● 提示された本文:
****************************************

しかしお客様の声を知ることはより満足してもらうためには必須です。
今回は口コミサイトに投稿されたレビューを分析し、お客様の本当の声を知るためのサービスを紹介します。

0.サービス紹介_口コミ分析

Web上で集めた口コミ(レビュー)をAIが精査し、ネガティブな口コミはネガティブな原因を特定します。

数が少ないうちは手作業で評価の精査が出来ますが、数が多くなってくるとそういう訳にもいきません。
大量の口コミを一から全て見ていくとなると大量の人手、時間がかかります。

そのコスト削減に向けて口コミ文章をAIに評価させネガティブなものだけを選別し、改善のための時間を創出しましょう。

前回のブログでosetiというライブラリを用いて口コミをネガポジ分析しましたが、これには問題点がありました。

  1. 日本語評価極性辞書に載っていない単語が出現した際、それらを定量的に評価できない。
  2. 極性辞書の単語の評価には作成者の感情が入っているので、客観的な評価が完璧にできない。
  3. 1文ごとにネガポジ判定を行うので、文章全体で見たときに文脈を読み取れない。


特に3.について、1つの口コミ全体で見た時にそれがかなりポジティブなものであっても、トータルで見た時に「かなり」の部分をAIは読み取れませんでした。 また、全体的にポジティブなレビュー(=口コミ) でも、一部ネガティブな内容が含まれているケースもあります。

このような "ポジティブ寄りのレビュー" 中に含まれるネガティブな内容について、このように仮定しています。
ポジティブ寄りのレビューにもネガティブな内容を含んでいるものがあり、「自店のネガティブなイメージを発見したい」という目標を達成するためには、これらも発見しなければなりません。 そこで、図のような関係があると仮定し、今回はネガティブ寄りのレビューを発見していくことにします。

ブログbert1.png


1.口コミの抽出

ランダムに抽出した東京都内にあるラーメン店で、約800件のレビューをGoogle口コミから抽出しました。一部です。
ブログbert2.png

このように約800件のレビューを抽出し、ポジティブは「1」ネガティブは「0」とラベリングを行いました。

****************************************

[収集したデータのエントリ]
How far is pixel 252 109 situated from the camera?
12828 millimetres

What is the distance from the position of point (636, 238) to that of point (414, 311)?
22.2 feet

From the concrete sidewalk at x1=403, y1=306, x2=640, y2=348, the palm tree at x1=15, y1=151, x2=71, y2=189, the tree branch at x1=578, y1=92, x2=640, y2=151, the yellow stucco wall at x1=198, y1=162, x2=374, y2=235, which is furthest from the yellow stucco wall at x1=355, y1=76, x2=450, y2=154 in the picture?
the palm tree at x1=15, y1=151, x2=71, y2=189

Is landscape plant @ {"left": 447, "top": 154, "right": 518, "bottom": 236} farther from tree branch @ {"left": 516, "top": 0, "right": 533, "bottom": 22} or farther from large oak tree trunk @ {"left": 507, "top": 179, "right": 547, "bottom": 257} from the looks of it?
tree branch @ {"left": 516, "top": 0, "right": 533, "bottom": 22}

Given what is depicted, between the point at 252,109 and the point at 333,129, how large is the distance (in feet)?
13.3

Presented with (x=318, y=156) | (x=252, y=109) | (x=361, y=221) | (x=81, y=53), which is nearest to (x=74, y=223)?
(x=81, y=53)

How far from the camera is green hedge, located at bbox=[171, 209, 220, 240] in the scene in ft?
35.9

****************************************

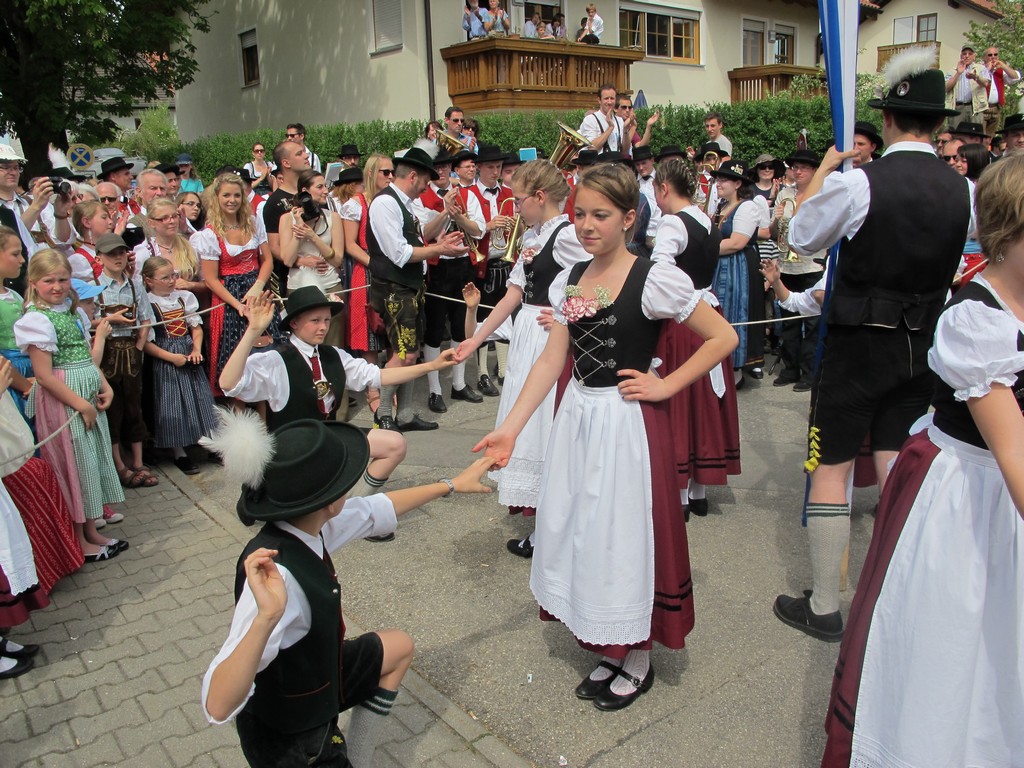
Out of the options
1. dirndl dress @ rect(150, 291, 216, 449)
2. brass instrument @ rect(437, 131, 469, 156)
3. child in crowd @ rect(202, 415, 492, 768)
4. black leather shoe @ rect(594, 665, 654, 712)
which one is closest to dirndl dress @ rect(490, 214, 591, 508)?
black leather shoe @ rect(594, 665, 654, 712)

****************************************

● やること:
A) 口コミ分析の本文にある「大量の口コミを一から全て見ていくとなると大量の人手、時間がかかります。」という文を、英語に訳すとどうなりますか？
B) 口コミ分析の本文を最後の文のあとから再開して、続きを書いてもらえますか？
これらのエントリは、口コミ分析の本文とは関係がありません。

● この演習の解答:
A) Going through a large number of reviews one by one from the very beginning takes a great deal of manpower and time.

B)
2.そもそもBERTとは?

ではBERTにこれらのデータを学習させ、評価をしていきましょう。BERTについて簡単に説明をします。

BERT

BERT ( Bidirectional Encoder Representations from Transformers )は2018年にGoogleが発表したNLPモデルであり、その翌年には検索エンジンにも導入されました。この導入に対しては「過去最大のアップデート」と呼ばれ、メディアにも大きく取り上げられました。

このBERTの特徴はなんといっても「(文章における) 文脈を理解できる 」ことでしょう。

BERTが発表される以前のNLPモデルでは、「魚介じゃないラーメン」と「魚介 ラーメン」がほぼ同じように認識されていました。 これまでのモデルは「魚介」「じゃない」「ラーメン」と個別に理解できることは可能でしたが、「じゃない」という単語が「魚介」にかかっていることを認識できずに、結果文章の中で意味が明確な「魚介」「ラーメン」の二語が強調されてしまうことが原因でした。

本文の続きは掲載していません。